With his previous films, Pascal Laugier was not known for sparing his audience. He is one of those rare directors who deal with serious subjects and do not hesitate to spare the viewer nothing. Particularly attached to childhood, as we have seen in Sant'Angelo with abused children and the theme of childbirth, in Martyrs with the kidnapping of children and its consequences in adulthood and in The Secret, with the mass abduction of children, Ghostland is no exception to the rule. Childhood literally permeates the entire film, from the second to the last, from the setting to the very characters of the aggressors. The dolls in this film are not haunted or cursed objects, but symbols. They are this protective object of children, which at the same time teaches them to grow up by becoming aware of responsibilities. The theme of the tales, with all that they contain of initiation, is significant throughout the film, until the very representation that Beth will make of the aggression. Pascal Laugier is interested in childhood, yes, but especially in bruised childhood. All his characters live extremely traumatic experiences and, far from representing these events as trivial, the director strives to highlight their traumatic impact and the psychological mechanisms of survival that are triggered at this moment. In this, the choice of Lovecraft as the subject of Beth's obsession is particularly commendable. Of all the horror writers, he is certainly the one who has written the most about the human inability to imagine horror in its pure state without descending into madness.
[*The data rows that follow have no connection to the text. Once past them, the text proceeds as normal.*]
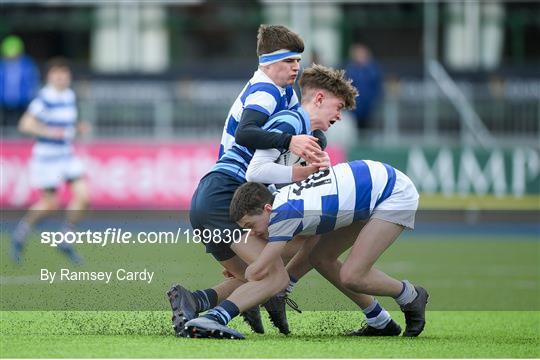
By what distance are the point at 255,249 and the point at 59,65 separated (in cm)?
827

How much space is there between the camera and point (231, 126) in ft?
28.8

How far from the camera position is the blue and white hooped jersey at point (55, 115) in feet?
54.0

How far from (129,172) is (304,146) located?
13590mm

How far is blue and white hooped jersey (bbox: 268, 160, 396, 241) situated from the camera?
27.2 ft

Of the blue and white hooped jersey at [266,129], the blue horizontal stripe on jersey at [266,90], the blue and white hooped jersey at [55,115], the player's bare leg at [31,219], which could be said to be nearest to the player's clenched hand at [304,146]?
the blue and white hooped jersey at [266,129]

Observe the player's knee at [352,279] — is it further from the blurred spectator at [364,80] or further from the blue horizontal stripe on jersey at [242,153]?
the blurred spectator at [364,80]

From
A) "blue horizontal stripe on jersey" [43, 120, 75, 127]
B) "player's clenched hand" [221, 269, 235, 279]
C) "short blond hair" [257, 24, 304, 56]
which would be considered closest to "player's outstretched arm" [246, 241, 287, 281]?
"player's clenched hand" [221, 269, 235, 279]

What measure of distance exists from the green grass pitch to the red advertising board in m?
10.5

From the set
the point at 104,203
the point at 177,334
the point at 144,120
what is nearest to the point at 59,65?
the point at 104,203

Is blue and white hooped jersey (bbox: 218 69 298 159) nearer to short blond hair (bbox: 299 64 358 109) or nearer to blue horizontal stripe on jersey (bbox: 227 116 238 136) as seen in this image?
blue horizontal stripe on jersey (bbox: 227 116 238 136)

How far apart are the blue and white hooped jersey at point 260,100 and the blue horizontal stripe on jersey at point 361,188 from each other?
23.7 inches

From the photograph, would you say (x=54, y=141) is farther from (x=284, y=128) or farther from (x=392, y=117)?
(x=284, y=128)

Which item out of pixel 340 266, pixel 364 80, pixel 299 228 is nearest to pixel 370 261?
pixel 340 266

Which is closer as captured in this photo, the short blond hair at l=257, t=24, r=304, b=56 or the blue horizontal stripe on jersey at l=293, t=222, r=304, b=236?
the blue horizontal stripe on jersey at l=293, t=222, r=304, b=236
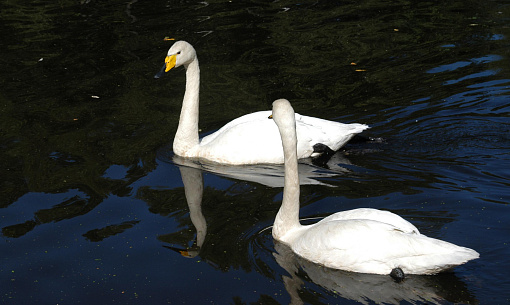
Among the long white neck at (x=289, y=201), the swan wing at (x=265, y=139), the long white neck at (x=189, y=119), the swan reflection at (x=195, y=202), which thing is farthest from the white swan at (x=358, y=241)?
the long white neck at (x=189, y=119)

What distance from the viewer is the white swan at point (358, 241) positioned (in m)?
5.70

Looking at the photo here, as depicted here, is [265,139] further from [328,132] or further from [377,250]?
[377,250]

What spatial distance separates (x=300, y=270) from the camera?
6.12 meters

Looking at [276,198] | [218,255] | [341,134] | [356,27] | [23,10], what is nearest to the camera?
[218,255]

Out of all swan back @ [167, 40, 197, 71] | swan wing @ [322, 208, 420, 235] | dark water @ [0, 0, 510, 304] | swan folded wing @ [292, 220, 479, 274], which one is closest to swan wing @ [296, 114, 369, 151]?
dark water @ [0, 0, 510, 304]

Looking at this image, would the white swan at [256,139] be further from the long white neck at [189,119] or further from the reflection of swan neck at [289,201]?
the reflection of swan neck at [289,201]

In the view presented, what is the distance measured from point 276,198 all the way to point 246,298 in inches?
86.4

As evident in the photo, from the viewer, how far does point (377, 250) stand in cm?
585

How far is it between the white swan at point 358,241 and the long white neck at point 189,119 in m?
3.11

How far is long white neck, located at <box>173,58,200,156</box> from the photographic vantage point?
31.2 ft

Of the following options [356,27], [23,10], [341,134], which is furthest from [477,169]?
[23,10]

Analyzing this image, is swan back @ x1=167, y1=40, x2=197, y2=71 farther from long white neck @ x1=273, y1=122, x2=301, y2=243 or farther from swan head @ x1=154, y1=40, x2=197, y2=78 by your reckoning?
long white neck @ x1=273, y1=122, x2=301, y2=243

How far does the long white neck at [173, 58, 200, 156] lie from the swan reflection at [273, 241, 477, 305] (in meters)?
3.66

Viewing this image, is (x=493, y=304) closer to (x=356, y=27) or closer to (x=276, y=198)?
(x=276, y=198)
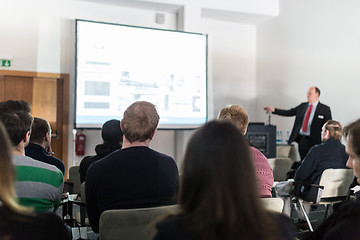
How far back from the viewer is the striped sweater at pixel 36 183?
5.73 feet

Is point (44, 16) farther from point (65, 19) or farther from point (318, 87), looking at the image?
point (318, 87)

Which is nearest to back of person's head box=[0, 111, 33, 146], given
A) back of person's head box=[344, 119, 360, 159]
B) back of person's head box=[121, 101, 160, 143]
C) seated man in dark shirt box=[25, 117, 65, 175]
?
back of person's head box=[121, 101, 160, 143]

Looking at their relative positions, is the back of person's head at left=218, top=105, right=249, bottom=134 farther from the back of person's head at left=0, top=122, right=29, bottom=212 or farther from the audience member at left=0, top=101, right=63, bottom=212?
the back of person's head at left=0, top=122, right=29, bottom=212

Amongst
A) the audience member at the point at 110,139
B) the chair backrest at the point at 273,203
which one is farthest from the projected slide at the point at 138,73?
the chair backrest at the point at 273,203

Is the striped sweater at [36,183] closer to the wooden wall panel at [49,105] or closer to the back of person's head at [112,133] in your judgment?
the back of person's head at [112,133]

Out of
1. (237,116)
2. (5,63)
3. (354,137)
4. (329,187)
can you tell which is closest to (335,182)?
(329,187)

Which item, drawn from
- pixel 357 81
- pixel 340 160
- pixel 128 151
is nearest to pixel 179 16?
pixel 357 81

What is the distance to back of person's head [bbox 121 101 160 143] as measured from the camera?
2109 mm

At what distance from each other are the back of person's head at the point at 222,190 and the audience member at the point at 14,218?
0.54m

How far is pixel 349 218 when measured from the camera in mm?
1289

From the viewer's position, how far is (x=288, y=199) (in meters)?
4.04

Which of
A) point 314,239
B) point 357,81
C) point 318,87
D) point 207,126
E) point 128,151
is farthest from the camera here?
point 318,87

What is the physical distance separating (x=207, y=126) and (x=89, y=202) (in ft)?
4.29

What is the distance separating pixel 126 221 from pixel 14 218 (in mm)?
535
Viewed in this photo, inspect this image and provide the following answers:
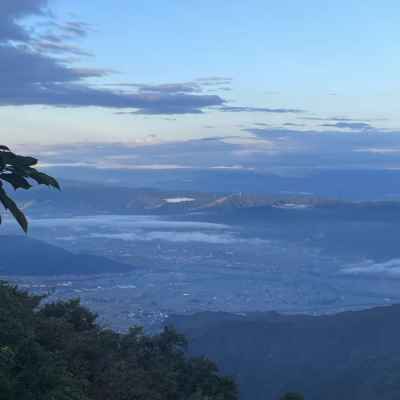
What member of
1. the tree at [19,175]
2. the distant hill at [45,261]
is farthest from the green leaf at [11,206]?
the distant hill at [45,261]

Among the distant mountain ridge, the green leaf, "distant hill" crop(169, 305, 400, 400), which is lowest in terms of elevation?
"distant hill" crop(169, 305, 400, 400)

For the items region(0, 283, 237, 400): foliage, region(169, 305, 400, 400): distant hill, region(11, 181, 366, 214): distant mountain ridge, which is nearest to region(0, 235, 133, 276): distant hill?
region(169, 305, 400, 400): distant hill

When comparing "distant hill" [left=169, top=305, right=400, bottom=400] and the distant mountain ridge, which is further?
the distant mountain ridge

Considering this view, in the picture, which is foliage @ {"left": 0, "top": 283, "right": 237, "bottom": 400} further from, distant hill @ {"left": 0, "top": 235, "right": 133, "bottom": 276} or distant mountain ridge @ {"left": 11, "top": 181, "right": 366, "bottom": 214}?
distant mountain ridge @ {"left": 11, "top": 181, "right": 366, "bottom": 214}

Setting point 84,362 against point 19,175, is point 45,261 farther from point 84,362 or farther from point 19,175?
point 19,175

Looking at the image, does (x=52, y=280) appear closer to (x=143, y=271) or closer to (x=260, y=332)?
(x=143, y=271)

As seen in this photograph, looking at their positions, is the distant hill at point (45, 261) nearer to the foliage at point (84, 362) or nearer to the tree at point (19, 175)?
the foliage at point (84, 362)
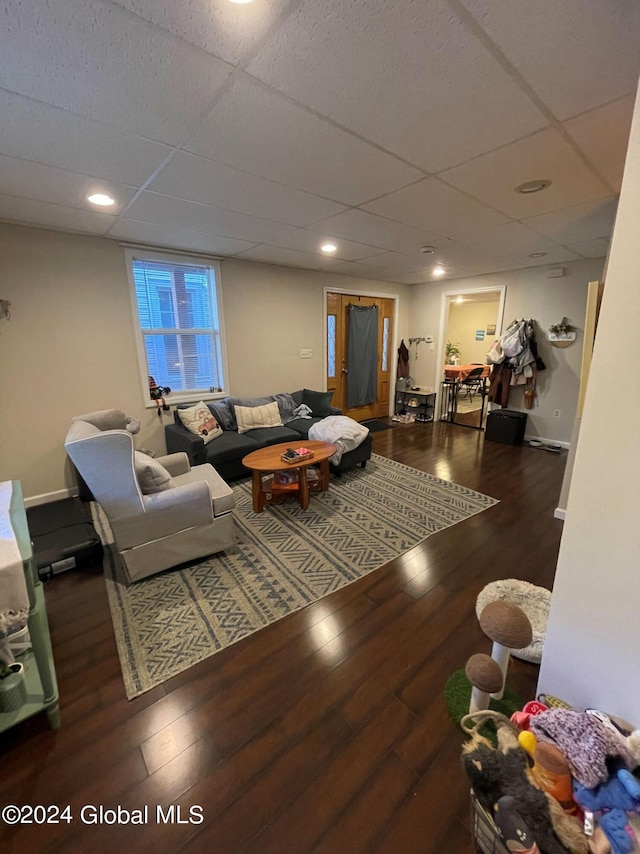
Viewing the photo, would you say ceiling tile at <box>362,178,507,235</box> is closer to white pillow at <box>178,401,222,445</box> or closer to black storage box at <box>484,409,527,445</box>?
white pillow at <box>178,401,222,445</box>

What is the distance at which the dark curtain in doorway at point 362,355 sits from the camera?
570 cm

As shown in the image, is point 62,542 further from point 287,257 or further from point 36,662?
point 287,257

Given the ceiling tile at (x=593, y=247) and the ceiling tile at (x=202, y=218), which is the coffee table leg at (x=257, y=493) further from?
the ceiling tile at (x=593, y=247)

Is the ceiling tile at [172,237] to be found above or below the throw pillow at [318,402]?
above

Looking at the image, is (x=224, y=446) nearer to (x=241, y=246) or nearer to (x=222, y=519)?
(x=222, y=519)

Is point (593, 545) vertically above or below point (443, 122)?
below

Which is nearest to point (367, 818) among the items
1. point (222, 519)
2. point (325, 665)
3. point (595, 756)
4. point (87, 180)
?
point (325, 665)

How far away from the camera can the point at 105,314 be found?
339cm

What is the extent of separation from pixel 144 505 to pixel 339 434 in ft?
6.73

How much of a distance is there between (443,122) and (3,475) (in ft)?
13.6

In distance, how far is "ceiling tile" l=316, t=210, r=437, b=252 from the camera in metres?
2.76

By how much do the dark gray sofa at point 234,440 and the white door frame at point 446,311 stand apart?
2895 mm

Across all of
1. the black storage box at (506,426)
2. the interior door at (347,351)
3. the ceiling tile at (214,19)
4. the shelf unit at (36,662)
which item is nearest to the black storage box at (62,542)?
the shelf unit at (36,662)

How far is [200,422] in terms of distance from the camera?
12.2ft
There is a quote from Howard Phillips Lovacraft, taken from his collection The Other Gods and Other Short Stories , which perfectly summarizes the work of Pascal Laugier, of which Ghostland is currently the greatest success:

Intellectually gifted men know that there is no clear difference between the real and the unreal, that things appear to us only through the delicate physical and mental synthesis that takes place subjectively in each of us.